Diario Vasco

Varsovia, 13 jun (EFE).- El director del Centro Europeo de la Solidaridad de Gdansk, Basil Kerski, dijo hoy que el Premio Princesa de Asturias de la Concordia 2019, con el que ha sido galardonada esta ciudad polaca, es un "acicate" para seguir luchando por el diálogo y el entendimiento tanto en Europa como en Polonia.

"Es un reconocimiento muy importante para nosotros", aseguró Kerski en declaraciones a Efe, porque destaca "nuestra lucha por la libertad y la tolerancia durante las últimas décadas, desde el nacimiento del sindicato Solidaridad hasta la actualidad".

"Hasta ahora éramos la ciudad de la solidaridad y la libertad, pero a partir de ahora también seremos la ciudad del diálogo y la concordia, como nos reconoce un premio de la importancia del Princesa de Asturias", añadió.

Kerski, quien dirige el Centro Europeo de la Solidaridad, donde se continúa con el legado del mítico sindicato Solidaridad liderado por Lech Walesa, también indicó que este reconocimiento era una de la ambiciones del anterior alcalde de Gdansk, Pawel Adamowicz, asesinado el pasado enero durante un acto público.

"Era uno de sus proyectos personales más importantes, quería que Gdansk fuese reconocida con este premio", subrayó.

En ese empeño, la candidatura de Gdansk había sido apoyada por personalidades como el propio Walesa, el presidente del Consejo Europeo, el polaco nacido en Gdansk Donald Tusk, o el compositor Krzysztof Pederecki.

"Esperemos que este reconocimiento también ayude al entendimiento en Polonia, que sirva de acicate para que logremos encontrar un espacio de diálogo" para reducir la crispación política que vive este país, añadió.

La ciudad polaca de Gdansk, convertida en símbolo de la resistencia contra el nazismo y de la lucha por la recuperación de las libertades en Europa, fue galardonada hoy con el Premio Princesa de Asturias de la Concordia 2019.

Gdansk es "un símbolo histórico y actual de la lucha arriesgada por las libertades cívicas en un punto crucial donde el espíritu de Europa consigue renacer una y otra vez frente a la intolerancia o la opresión", resaltó el jurado.

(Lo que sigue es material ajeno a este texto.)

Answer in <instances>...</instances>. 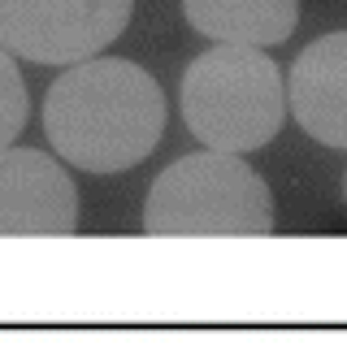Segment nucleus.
<instances>
[{"label":"nucleus","mask_w":347,"mask_h":355,"mask_svg":"<svg viewBox=\"0 0 347 355\" xmlns=\"http://www.w3.org/2000/svg\"><path fill=\"white\" fill-rule=\"evenodd\" d=\"M44 130L57 156H65L74 169H135L165 135V92L135 61H78L48 87Z\"/></svg>","instance_id":"1"},{"label":"nucleus","mask_w":347,"mask_h":355,"mask_svg":"<svg viewBox=\"0 0 347 355\" xmlns=\"http://www.w3.org/2000/svg\"><path fill=\"white\" fill-rule=\"evenodd\" d=\"M183 121L204 152L248 156L287 121V83L260 48H208L183 74Z\"/></svg>","instance_id":"2"},{"label":"nucleus","mask_w":347,"mask_h":355,"mask_svg":"<svg viewBox=\"0 0 347 355\" xmlns=\"http://www.w3.org/2000/svg\"><path fill=\"white\" fill-rule=\"evenodd\" d=\"M148 234H269L273 200L243 156H178L148 191Z\"/></svg>","instance_id":"3"},{"label":"nucleus","mask_w":347,"mask_h":355,"mask_svg":"<svg viewBox=\"0 0 347 355\" xmlns=\"http://www.w3.org/2000/svg\"><path fill=\"white\" fill-rule=\"evenodd\" d=\"M135 0H0V48L35 65H78L130 22Z\"/></svg>","instance_id":"4"},{"label":"nucleus","mask_w":347,"mask_h":355,"mask_svg":"<svg viewBox=\"0 0 347 355\" xmlns=\"http://www.w3.org/2000/svg\"><path fill=\"white\" fill-rule=\"evenodd\" d=\"M78 191L52 156L35 148L0 152V234H74Z\"/></svg>","instance_id":"5"},{"label":"nucleus","mask_w":347,"mask_h":355,"mask_svg":"<svg viewBox=\"0 0 347 355\" xmlns=\"http://www.w3.org/2000/svg\"><path fill=\"white\" fill-rule=\"evenodd\" d=\"M287 109L304 135L347 152V31L321 35L295 57L287 78Z\"/></svg>","instance_id":"6"},{"label":"nucleus","mask_w":347,"mask_h":355,"mask_svg":"<svg viewBox=\"0 0 347 355\" xmlns=\"http://www.w3.org/2000/svg\"><path fill=\"white\" fill-rule=\"evenodd\" d=\"M183 13L221 48H273L291 40L300 0H183Z\"/></svg>","instance_id":"7"},{"label":"nucleus","mask_w":347,"mask_h":355,"mask_svg":"<svg viewBox=\"0 0 347 355\" xmlns=\"http://www.w3.org/2000/svg\"><path fill=\"white\" fill-rule=\"evenodd\" d=\"M26 113H31V100H26V83L13 65V52L0 48V152H5L26 126Z\"/></svg>","instance_id":"8"},{"label":"nucleus","mask_w":347,"mask_h":355,"mask_svg":"<svg viewBox=\"0 0 347 355\" xmlns=\"http://www.w3.org/2000/svg\"><path fill=\"white\" fill-rule=\"evenodd\" d=\"M343 195H347V178H343Z\"/></svg>","instance_id":"9"}]
</instances>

El acta subrayó que "la historia y el presente de la ciudad de Gdansk son un ejemplo de sensibilidad ante el sufrimiento, de solidaridad, de defensa de las libertades y los derechos humanos y de extraordinaria generosidad".

Gdansk sufrió la que está considerada como la primera batalla de la Segunda Guerra Mundial cuando el 1 de septiembre de 1939 el Ejército nazi invadió Polonia y también vio nacer en 1980 el sindicato independiente Solidaridad, clave en el proceso de desaparición de los regímenes totalitarios comunistas de Europa.

Gdansk ha destacado, desde el restablecimiento de la democracia en Polonia hace treinta años, por su dinamismo económico, apertura, cohesión ciudadana y carácter tolerante, especialmente a través de programas dedicados a la integración de la inmigración y la defensa del colectivo LGTB.